Shh…he’s reading and he gets really pissed when you interrupt because that is a tiny little book. The font is ridiculously small. Oh no, he heard us. I love it when he looks annoyed.
I’m in my garage/office watching as Plow Asshole covers the end of my driveway for the fourth time today. Know what? I am not shoveling the damn thing again. I don’t care if we get ten feet of snow, Kurt can find his own way out of the driveway. Four times is too many. Of course, if I’d paid attention to the weather forecast, I’d have known that shovels two and three were pointless.
Anyway, you don’t want to hear about my battles with the Municipality of Tweed public works department. If you do, let me know. I’ve got a lot to say about Mr. Recycling Jerk.
In a couple of days my first monthly article will run in Open Book Toronto. They’re having some technical difficulties at the moment, but expect everything to be figured out in the next couple of days. Go check it out when it is up. I’m running a monthly writing challenge open to all writers, no matter what country you call home. You’ll have two weeks to write a flash fiction piece that adheres to the challenge guidelines. The winner is published in Open Book Toronto with the next month’s challenge. Okay so you won’t get tons of money, but I will offer a solid pat on the back, virtual martinis and lots of people will get to read your story. Come on, that’s a good deal.

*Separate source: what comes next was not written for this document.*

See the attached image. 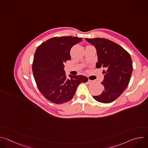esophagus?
<instances>
[{"mask_svg": "<svg viewBox=\"0 0 148 148\" xmlns=\"http://www.w3.org/2000/svg\"><path fill=\"white\" fill-rule=\"evenodd\" d=\"M88 83H89V84H92V83L93 82V81H92V80L88 79Z\"/></svg>", "mask_w": 148, "mask_h": 148, "instance_id": "1", "label": "esophagus"}]
</instances>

I received three rejections today for some short stories I submitted a few months ago. Okay, one was sent in May so it didn’t really bother me since I already assumed rejection. The other two, meh, I see now after reading more of their ‘accepted’ stories, that dark isn’t their thing. They don’t seem to like twist endings either. It’s not nice to fool the reader. Pffft. The good news is that they weren’t rejected based on my writing ability, and I’m happy with that. Style and voice, not much you can do. If it doesn’t fit, it doesn’t fit. Where’s my martini…oh, thanks Clive.
My fingers are numb. It’s a bit cold in my garage. Maybe if I took the heater out of my pants I could warm up my hands. Kurt says it doesn’t belong there anyway; fire hazard.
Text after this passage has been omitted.